* Required actions
**1)** According to the passage on genetics training, how many medical genetics doctors are there for every 1 million inhabitants?
**2)** In the passage on genetics training, change "waiting lists" to "queues" and write out the part from "Genetics-related didactics is" up to and including "guidelines to follow.".
**3)** Continue the passage on genetics training from where it stops.

* Passage shown
-- Opening Marker --
Genetics-related didactics is scarce in the curriculum of local Medical Schools and there are only a few locations with a handful of slots to get formal postgraduate training in Medical Genetics (Ministerio de Salud, 2020). There are 1.3 genetics institutions, 1.7 medical genetics doctors, and 3.6 laboratory technicians every 1 million inhabitants, across the country (Centro Nacional de Genética Médica y Administración Nacional de Laboratorios e Institutos de Salud, 2004). Although this is expanding at a fast pace, short staffed institutions lead to long waiting lists and contribute to many patients remaining undiagnosed (Penchaszadeh, 2015). Also, few ophthalmologists are well trained to diagnose and manage ophthalmic genetics patients, and there are no guidelines to follow.
-- Closing Marker --
* Given information
-- Opening Marker --
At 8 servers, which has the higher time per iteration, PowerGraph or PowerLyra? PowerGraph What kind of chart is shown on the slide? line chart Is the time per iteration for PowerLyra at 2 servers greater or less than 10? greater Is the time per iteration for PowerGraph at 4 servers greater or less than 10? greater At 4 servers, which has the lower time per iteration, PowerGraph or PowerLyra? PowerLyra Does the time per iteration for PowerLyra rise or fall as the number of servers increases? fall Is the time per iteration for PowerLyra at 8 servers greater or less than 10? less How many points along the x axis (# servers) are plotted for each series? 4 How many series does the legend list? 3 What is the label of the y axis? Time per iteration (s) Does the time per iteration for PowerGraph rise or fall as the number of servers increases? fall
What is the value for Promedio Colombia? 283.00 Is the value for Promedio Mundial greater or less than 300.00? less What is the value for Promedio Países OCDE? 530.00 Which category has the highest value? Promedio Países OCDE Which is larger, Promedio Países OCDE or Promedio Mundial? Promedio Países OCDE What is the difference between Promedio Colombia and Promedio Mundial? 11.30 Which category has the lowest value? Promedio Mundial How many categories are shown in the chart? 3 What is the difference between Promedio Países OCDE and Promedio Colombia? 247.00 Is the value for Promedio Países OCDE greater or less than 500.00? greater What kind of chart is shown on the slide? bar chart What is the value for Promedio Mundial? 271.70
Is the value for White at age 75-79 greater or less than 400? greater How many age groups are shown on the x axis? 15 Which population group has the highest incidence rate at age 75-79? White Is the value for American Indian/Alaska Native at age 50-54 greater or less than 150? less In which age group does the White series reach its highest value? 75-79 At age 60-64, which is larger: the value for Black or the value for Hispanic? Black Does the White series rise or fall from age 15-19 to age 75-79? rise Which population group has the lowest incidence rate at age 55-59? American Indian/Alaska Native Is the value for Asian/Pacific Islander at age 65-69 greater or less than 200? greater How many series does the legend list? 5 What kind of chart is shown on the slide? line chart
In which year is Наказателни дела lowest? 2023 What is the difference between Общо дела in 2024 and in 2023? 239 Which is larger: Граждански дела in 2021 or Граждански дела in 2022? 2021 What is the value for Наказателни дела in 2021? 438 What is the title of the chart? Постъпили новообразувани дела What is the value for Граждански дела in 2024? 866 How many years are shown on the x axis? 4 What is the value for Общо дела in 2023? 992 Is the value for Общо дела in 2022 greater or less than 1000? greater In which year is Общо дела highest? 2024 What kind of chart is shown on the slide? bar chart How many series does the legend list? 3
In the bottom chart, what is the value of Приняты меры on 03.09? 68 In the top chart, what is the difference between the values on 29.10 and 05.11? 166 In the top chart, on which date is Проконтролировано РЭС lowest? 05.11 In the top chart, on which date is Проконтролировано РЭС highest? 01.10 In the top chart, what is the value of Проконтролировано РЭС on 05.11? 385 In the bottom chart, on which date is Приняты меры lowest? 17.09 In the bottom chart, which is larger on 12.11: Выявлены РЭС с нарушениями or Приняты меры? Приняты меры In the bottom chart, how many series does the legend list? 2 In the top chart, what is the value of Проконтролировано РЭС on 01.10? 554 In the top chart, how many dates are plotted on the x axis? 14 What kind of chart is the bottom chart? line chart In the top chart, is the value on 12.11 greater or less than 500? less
-- Closing Marker --
* Answer section
**1)** 1.7

**2)**
Genetics-related didactics is scarce in the curriculum of local Medical Schools and there are only a few locations with a handful of slots to get formal postgraduate training in Medical Genetics (Ministerio de Salud, 2020). There are 1.3 genetics institutions, 1.7 medical genetics doctors, and 3.6 laboratory technicians every 1 million inhabitants, across the country (Centro Nacional de Genética Médica y Administración Nacional de Laboratorios e Institutos de Salud, 2004). Although this is expanding at a fast pace, short staffed institutions lead to long queues and contribute to many patients remaining undiagnosed (Penchaszadeh, 2015). Also, few ophthalmologists are well trained to diagnose and manage ophthalmic genetics patients, and there are no guidelines to follow.

**3)**
A current PubMed query of “ophthalmic genetics Argentina” provides 18 results (https://pubmed.ncbi.nlm.nih.gov/?term=ophthalmic+genetics+Argentina, queried on June 2020). Eight of these are about retinoblastoma, two about infectious diseases, two about glaucoma, two about systemic conditions with ophthalmic manifestations, one about corneal dystrophy, one about age-related macular degeneration, one is preclinical, and one is part of a multinational approach of Stargardt disease, where Argentina contributed with 27 patients, and Brazil with 9 (Khan et al., 2020). The only one report addressing IRD is possibly due to the difficulties ophthalmologists face diagnosing these conditions. There is a severe shortage in diagnostic tools such as ultrawide-field color and autofluorescence imaging, and electrophysiology devices. Also, there are a handful of experts who know how to perform studies following International Society for Clinical Electrophysiology of Vision (ISCEV) standards across the county (McCulloch et al., 2015). The knowledge of inherited eye conditions is poor among ophthalmologists, even retina specialists and, although the cost of genetic testing continues to drop, it remains unaffordable for most individuals or health systems. This leads to inequalities, poor access, and a low percentage of patients being tested and properly counseled. Argentina’s Retinitis Pigmentosa’s Foundation has around 5,000 registered patients, 8% of which have a molecular diagnosis. This scenario, with poor collaboration between medical genetics and ophthalmologists, leads to late diagnosis and mismanagement.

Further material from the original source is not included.